In particular, EMC CFO Zane Rowe, who led the integration of United Airlines and Continental Airlines, could take the HP Enterprise CFO position, while EMC Chief Operating Officer David Goulden, who previously served as EMC CFO, could take over as HP Enterprise COO.
Hewlett-Packard Enterprise Would See A Fast EPS Accretion
Raymond James estimated that, should HP acquire EMC for a price of $33 per share, or about 25 percent over current valuation, the company would enjoy an EPS accretion of about 50 percent. In other words, after the acquisition, HP's earnings per share would increase by about 50 percent, or $1.04 per share, versus pro forma EPS of $2.10 per share before the acquisition.
Part of this would come from $1 billion in "cost synergies," the analysts wrote.
Raymond James also estimated that pro forma financial leverage, or the ration of total debt to total assets, would be "manageable at 3x net debt/EBITDA" (earnings before interest, taxes, depreciation and amortization). That leverage would drop if HP then divested non-core assets including Documentum, the analysts wrote.
HP Enterprise Could Afford The Acquisition
Raymond James is assuming that, after the HP split, Hewlett-Packard Enterprise would end up with 5 percent of the total debt, or $558 million, while getting 95 percent of the total cash, or $13.65 billion.

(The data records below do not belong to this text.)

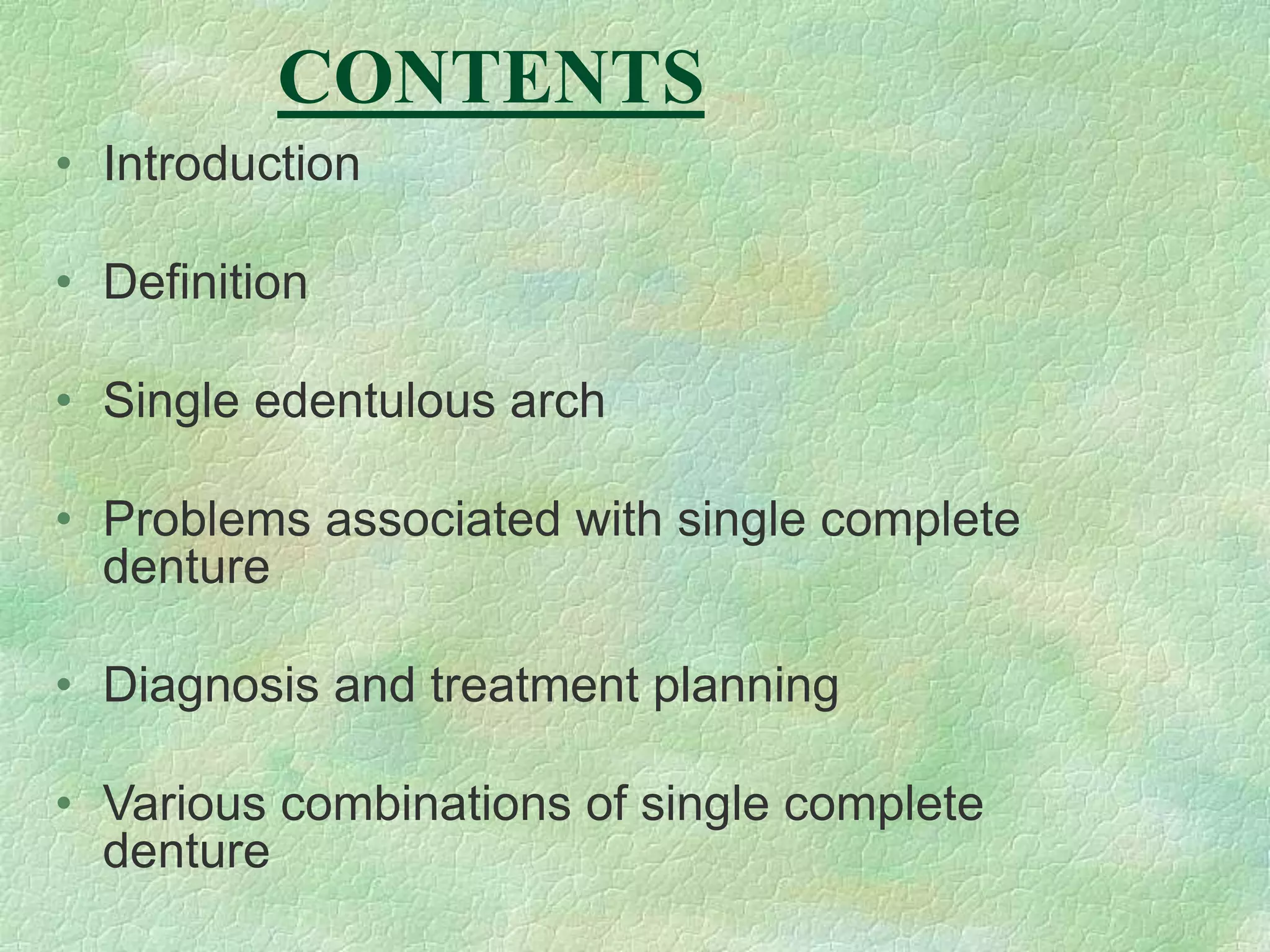 CONTENTS

• Introduction

• Definition

• Single edentulous arch

• Problems associated with single complete denture

• Diagnosis and treatment planning

• Various combinations of single complete denture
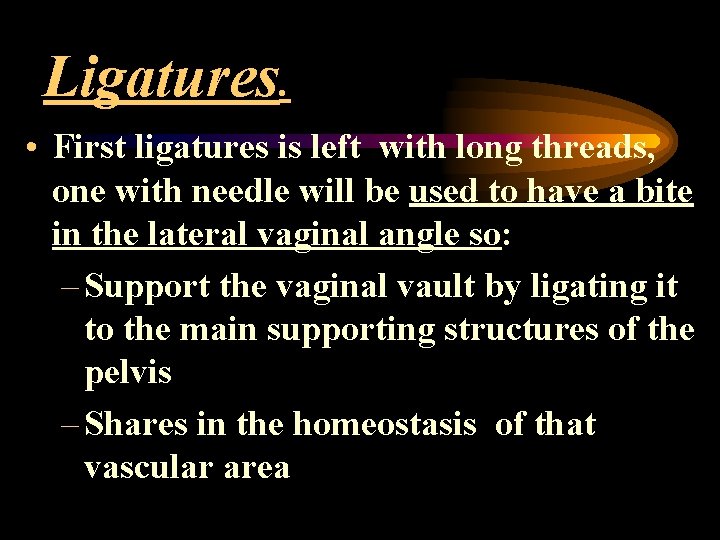 Ligatures.

• First ligatures is left with long threads, one with needle will be used to have a bite in the lateral vaginal angle so:

– Support the vaginal vault by ligating it to the main supporting structures of the pelvis

– Shares in the homeostasis of that vascular area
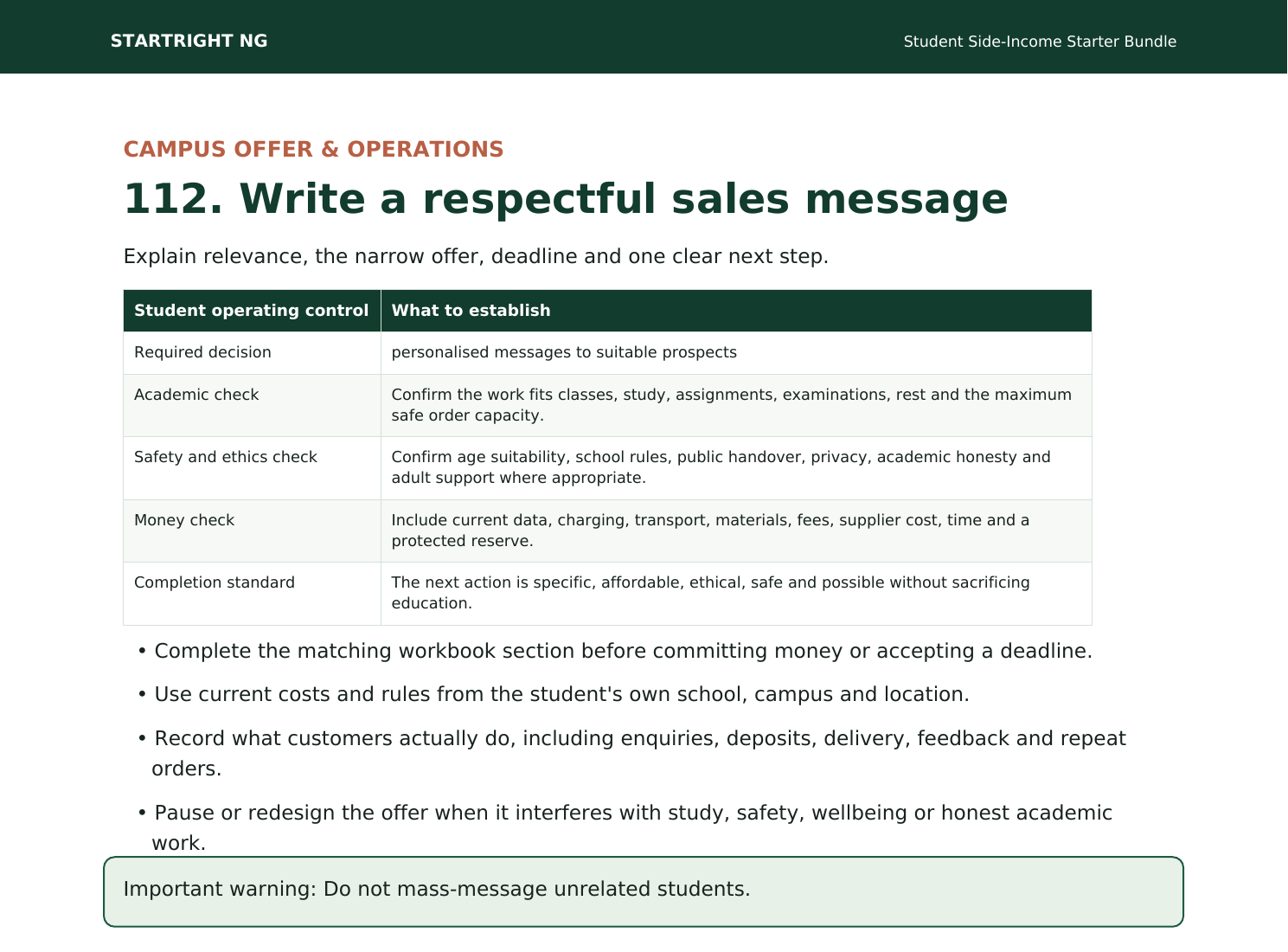 STARTRIGHT NG

Student Side-Income Starter Bundle

CAMPUS OFFER & OPERATIONS

112. Write a respectful sales message

Explain relevance, the narrow offer, deadline and one clear next step.

| Student operating control | What to establish |
|---|---|
| Required decision | personalised messages to suitable prospects |
| Academic check | Confirm the work fits classes, study, assignments, examinations, rest and the maximum safe order capacity. |
| Safety and ethics check | Confirm age suitability, school rules, public handover, privacy, academic honesty and adult support where appropriate. |
| Money check | Include current data, charging, transport, materials, fees, supplier cost, time and a protected reserve. |
| Completion standard | The next action is specific, affordable, ethical, safe and possible without sacrificing education. |

• Complete the matching workbook section before committing money or accepting a deadline.

• Use current costs and rules from the student's own school, campus and location.

• Record what customers actually do, including enquiries, deposits, delivery, feedback and repeat orders.

• Pause or redesign the offer when it interferes with study, safety, wellbeing or honest academic work.

Important warning: Do not mass-message unrelated students.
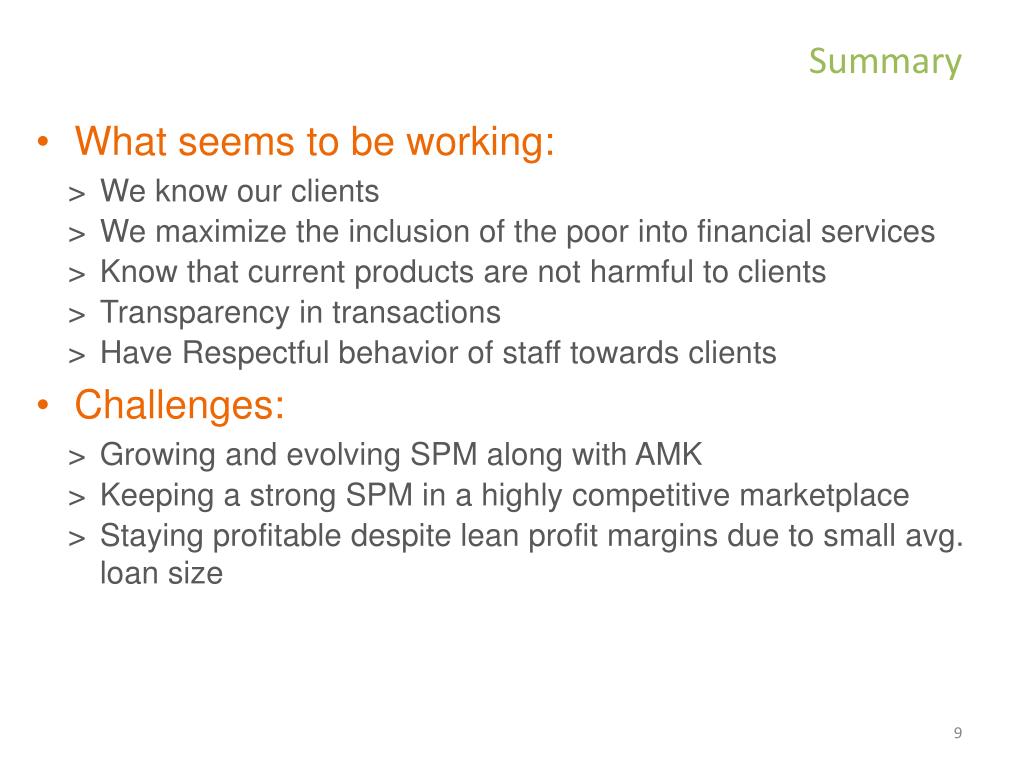 Summary

• What seems to be working:
> We know our clients
> We maximize the inclusion of the poor into financial services
> Know that current products are not harmful to clients
> Transparency in transactions
> Have Respectful behavior of staff towards clients

• Challenges:
> Growing and evolving SPM along with AMK
> Keeping a strong SPM in a highly competitive marketplace
> Staying profitable despite lean profit margins due to small avg. loan size

9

While EMC would be valued at $57 billion at $33 per share, according to Raymond James' math, the pro forma net debt vs. EBITDA ratio in such a deal is only 3.0.
The Sale Of EMC Would Make Some Key Stakeholders Happy
Raymond James analysts wrote that EMC's share prices have "lagged the S&P and large-cap peers for the past few years, and our conversations with investors suggest growing frustration."
Elliott Management last year led a push to break EMC into smaller pieces via sales of assets such as VMware to increase shareholder value in the company, and Elliot and EMC declared a truce via a standstill agreement until this September.
"EMC management has made it clear it has no intention of disbanding the federation (e.g. spin off VMW), and we doubt EMC will do nothing come September. Divesting non-core assets like Documentum and RSA is an option, but a better option in our view is to sell the company for at least a 25% premium," the analysts wrote.
High Per-Share Price Might Satisfy EMC
Raymond James' assumed price for EMC of $33 per share would be the highest share price EMC has seen in 14 years, the analysts wrote.
EMC CEO Joe Tucci had been expected to retire in 2012 when he turned 65, but has held on to his position at, as he puts it, the request of EMC's board of directors. An acquisition of EMC by HP would let Tucci retire with "his head held high," the analysts wrote.
"We believe his retirement has been delayed as EMC explores strategic options, and that EMC is unlikely to make major acquisitions, as this would highly irritate shareholders and only further cloud management succession plans," they wrote.